WORK TO COMPLETE >> In the records below, find the line containing "What distance exists"; copy exactly that line and all lines after it to the end, and nothing else.
** START **
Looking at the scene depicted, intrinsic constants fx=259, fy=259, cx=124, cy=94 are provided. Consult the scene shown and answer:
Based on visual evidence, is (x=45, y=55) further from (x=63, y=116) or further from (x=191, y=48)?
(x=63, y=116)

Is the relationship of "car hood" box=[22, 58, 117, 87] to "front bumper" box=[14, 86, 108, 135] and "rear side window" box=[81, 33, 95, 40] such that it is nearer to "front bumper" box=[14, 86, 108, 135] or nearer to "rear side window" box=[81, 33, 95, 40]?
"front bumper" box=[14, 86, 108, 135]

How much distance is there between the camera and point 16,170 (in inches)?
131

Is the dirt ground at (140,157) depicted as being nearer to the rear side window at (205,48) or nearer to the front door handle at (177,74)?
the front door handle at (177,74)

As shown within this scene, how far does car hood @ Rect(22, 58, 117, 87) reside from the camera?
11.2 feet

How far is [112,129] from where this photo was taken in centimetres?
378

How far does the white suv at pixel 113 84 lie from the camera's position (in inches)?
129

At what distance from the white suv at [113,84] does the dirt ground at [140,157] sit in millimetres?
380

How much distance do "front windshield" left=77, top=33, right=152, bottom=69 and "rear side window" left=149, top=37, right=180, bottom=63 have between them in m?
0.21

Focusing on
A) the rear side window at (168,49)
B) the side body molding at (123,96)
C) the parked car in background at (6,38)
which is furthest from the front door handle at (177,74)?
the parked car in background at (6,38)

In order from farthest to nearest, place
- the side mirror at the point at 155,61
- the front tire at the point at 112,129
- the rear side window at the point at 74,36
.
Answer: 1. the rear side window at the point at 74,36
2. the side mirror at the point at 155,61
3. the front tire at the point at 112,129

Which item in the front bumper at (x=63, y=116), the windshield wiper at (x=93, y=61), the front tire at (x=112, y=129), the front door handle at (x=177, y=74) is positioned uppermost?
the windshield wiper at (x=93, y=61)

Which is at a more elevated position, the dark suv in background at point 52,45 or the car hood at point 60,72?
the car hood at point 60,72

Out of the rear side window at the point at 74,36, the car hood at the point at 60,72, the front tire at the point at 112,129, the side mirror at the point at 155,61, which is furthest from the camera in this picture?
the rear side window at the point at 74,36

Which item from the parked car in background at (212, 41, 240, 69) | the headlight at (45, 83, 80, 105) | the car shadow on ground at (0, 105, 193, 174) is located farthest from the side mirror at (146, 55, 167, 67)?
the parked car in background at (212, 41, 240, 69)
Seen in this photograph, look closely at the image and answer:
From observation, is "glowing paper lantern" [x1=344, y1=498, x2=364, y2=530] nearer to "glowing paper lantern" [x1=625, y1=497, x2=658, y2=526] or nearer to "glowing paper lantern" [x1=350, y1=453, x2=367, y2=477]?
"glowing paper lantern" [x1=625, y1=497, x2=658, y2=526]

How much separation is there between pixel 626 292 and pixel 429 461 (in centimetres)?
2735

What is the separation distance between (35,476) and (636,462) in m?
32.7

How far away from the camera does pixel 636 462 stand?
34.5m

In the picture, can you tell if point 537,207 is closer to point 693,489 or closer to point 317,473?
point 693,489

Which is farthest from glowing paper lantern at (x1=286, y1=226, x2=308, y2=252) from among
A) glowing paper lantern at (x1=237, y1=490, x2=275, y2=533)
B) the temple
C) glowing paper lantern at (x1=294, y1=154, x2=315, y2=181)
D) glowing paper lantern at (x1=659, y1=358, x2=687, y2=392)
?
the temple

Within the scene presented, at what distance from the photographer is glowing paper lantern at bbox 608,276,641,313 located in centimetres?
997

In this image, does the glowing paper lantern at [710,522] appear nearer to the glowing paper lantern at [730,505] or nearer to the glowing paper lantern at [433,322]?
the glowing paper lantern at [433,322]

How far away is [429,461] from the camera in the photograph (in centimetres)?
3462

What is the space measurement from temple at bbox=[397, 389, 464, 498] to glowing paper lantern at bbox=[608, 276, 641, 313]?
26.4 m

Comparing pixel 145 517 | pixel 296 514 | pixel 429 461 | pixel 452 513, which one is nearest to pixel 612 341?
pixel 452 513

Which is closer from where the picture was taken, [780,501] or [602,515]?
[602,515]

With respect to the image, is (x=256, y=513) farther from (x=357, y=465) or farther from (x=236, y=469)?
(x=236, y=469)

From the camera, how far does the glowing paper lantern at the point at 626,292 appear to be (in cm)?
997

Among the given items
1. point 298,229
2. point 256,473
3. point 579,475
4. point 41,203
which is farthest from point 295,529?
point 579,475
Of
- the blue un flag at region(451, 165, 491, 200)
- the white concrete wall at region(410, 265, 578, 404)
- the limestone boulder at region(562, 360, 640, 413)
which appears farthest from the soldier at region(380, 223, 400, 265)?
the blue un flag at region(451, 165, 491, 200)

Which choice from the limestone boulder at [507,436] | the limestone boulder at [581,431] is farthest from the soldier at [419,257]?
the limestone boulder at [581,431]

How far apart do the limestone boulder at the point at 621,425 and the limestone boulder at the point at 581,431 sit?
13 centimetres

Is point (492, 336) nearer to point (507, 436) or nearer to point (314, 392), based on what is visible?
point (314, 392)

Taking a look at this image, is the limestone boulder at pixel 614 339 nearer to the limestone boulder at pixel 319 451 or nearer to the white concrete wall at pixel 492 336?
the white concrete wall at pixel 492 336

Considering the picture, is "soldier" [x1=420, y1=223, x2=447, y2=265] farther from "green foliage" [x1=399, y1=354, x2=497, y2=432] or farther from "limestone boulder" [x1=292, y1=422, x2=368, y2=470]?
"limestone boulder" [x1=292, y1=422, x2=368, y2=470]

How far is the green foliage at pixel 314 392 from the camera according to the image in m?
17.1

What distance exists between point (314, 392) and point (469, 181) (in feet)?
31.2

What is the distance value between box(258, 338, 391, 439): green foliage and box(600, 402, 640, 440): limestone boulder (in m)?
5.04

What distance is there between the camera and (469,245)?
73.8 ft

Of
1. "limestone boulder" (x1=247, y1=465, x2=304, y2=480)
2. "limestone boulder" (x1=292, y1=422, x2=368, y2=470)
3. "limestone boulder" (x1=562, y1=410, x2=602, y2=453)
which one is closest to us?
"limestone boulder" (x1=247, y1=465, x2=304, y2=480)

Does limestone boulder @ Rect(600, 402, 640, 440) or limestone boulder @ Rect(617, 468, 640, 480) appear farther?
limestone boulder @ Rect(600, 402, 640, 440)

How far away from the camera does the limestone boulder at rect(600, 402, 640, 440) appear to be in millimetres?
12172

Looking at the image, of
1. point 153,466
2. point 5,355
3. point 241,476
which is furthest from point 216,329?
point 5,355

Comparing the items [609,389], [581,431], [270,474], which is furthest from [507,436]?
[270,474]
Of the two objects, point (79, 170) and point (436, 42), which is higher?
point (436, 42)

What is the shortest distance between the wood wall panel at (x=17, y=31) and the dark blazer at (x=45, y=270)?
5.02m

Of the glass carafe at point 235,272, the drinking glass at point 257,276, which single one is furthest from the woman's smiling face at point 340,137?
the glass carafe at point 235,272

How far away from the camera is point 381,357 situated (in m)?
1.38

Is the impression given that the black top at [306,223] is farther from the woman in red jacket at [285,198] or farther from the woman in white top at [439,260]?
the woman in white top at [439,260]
** END **
THE COMPLETED TASK >>
What distance exists between point (314, 392) and point (469, 181) (in feet)?
31.2

What is the distance value between box(258, 338, 391, 439): green foliage and box(600, 402, 640, 440): limestone boulder (in m)?
5.04

What distance is there between the camera and (469,245)?
73.8 ft

Of
1. "limestone boulder" (x1=247, y1=465, x2=304, y2=480)
2. "limestone boulder" (x1=292, y1=422, x2=368, y2=470)
3. "limestone boulder" (x1=562, y1=410, x2=602, y2=453)
which one is closest to us?
"limestone boulder" (x1=247, y1=465, x2=304, y2=480)

Does limestone boulder @ Rect(600, 402, 640, 440) or limestone boulder @ Rect(617, 468, 640, 480) appear farther?
limestone boulder @ Rect(600, 402, 640, 440)

How far away from the camera does the limestone boulder at rect(600, 402, 640, 440) appear to be in millimetres?
12172

Looking at the image, of
1. point 153,466
2. point 5,355
3. point 241,476
which is furthest from point 216,329?
point 5,355

Comparing the items [609,389], [581,431], [270,474], which is furthest from [507,436]?
[270,474]
Of the two objects, point (79, 170) and point (436, 42), which is higher?
point (436, 42)

What is the shortest distance between the wood wall panel at (x=17, y=31) and the dark blazer at (x=45, y=270)?
5.02m

Of the glass carafe at point 235,272, the drinking glass at point 257,276, which single one is furthest from the woman's smiling face at point 340,137?
the glass carafe at point 235,272

How far away from the camera is point 381,357 situated (in m)?
1.38

Is the impression given that the black top at [306,223] is farther from the woman in red jacket at [285,198] or farther from the woman in white top at [439,260]?
the woman in white top at [439,260]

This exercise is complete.